Task set:
1. According to the scheduler discussion, which governor became the default in v5.8 for Intel machines without the HWP feature?
2. Extract from the scheduler discussion the part that opens with the words containing "Yes, cross node" and closes with "case cpus_share_cache(prev, target)".

Excerpt to read:
Yes, cross node use cases are not considered because it's not only
about load but also numa in such case

> are not on the same socket, and in that case cpus_share_cache(prev, target)
> fails and there is no check as to whether prev is idle. The result is that
> an idle core is left idle and the thread is migrated to another socket,
> perhaps impacting locality.
>
> Prior to v5.8 on my machine this was a rare event, because there were not
> many of these background processes. But in v5.8, the default governor for
> Intel machines without the HWP feature was changed from intel_pstate to
> intel_cpufreq. The use of intel_cpufreq triggers very frequent kworkers on
> all cores, which makes it much more likely that cores that are currently
> idle, and are overall not at all overloaded, will have a higher load
> average even with the waking thread deducted, than the core managing the
> wakeup of the threads.
>
> Would it be useful to always check whether prev is idle, perhaps in
> wake_affine_idle or perhaps in select_idle_sibling?

Yes, that would make sense to add a condition in wake_affine_idle to
return prev if this cpu is not idle (or about to become idle)

>
> Traces from various versions are available at
> https://pages.lip6.fr/Julia.Lawall/uas.pdf. 5.8 and 5.9-rc7 are toward the
> end of the file. In these versions, all the threads systematically move
> around at synchronization points in the program.
>
> thanks,
> julia

Source data:
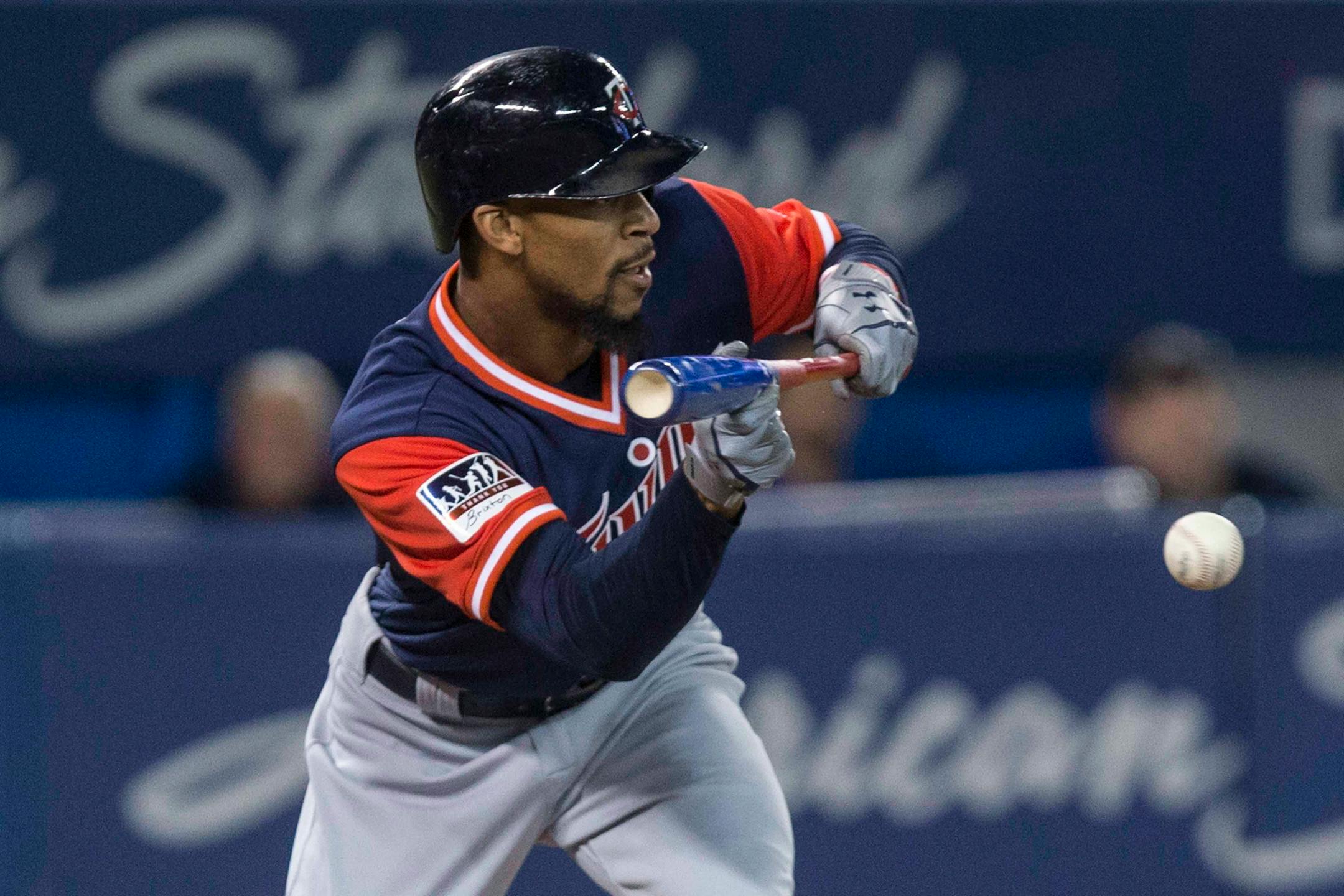 Minnesota Twins' Byron Buxton bunts for a single off Toronto Blue Jays pitcher J.A. Happ during the fifth inning of a baseball game Friday, Aug. 25, 2017, in Toronto. (Chris Young/The Canadian Press via AP)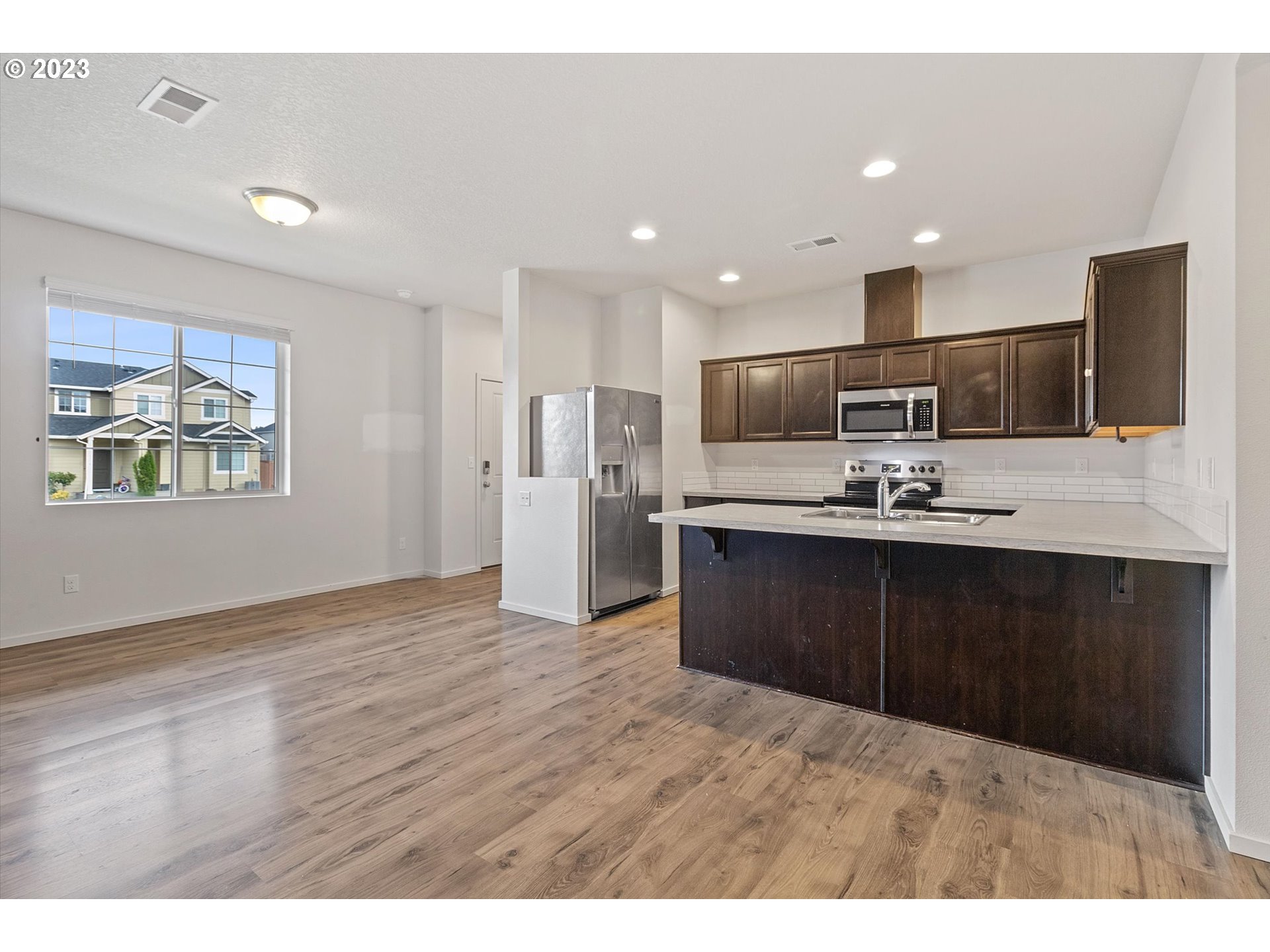 2240 Southeast 16th Street Gresham, OR 97080 - Photo 5 of 36 a kitchen with stainless steel appliances kitchen island granite countertop a refrigerator a stove a microwave oven with wooden floor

Task answers:
1. intel_cpufreq

2.
Yes, cross node use cases are not considered because it's not only
about load but also numa in such case

> are not on the same socket, and in that case cpus_share_cache(prev, target)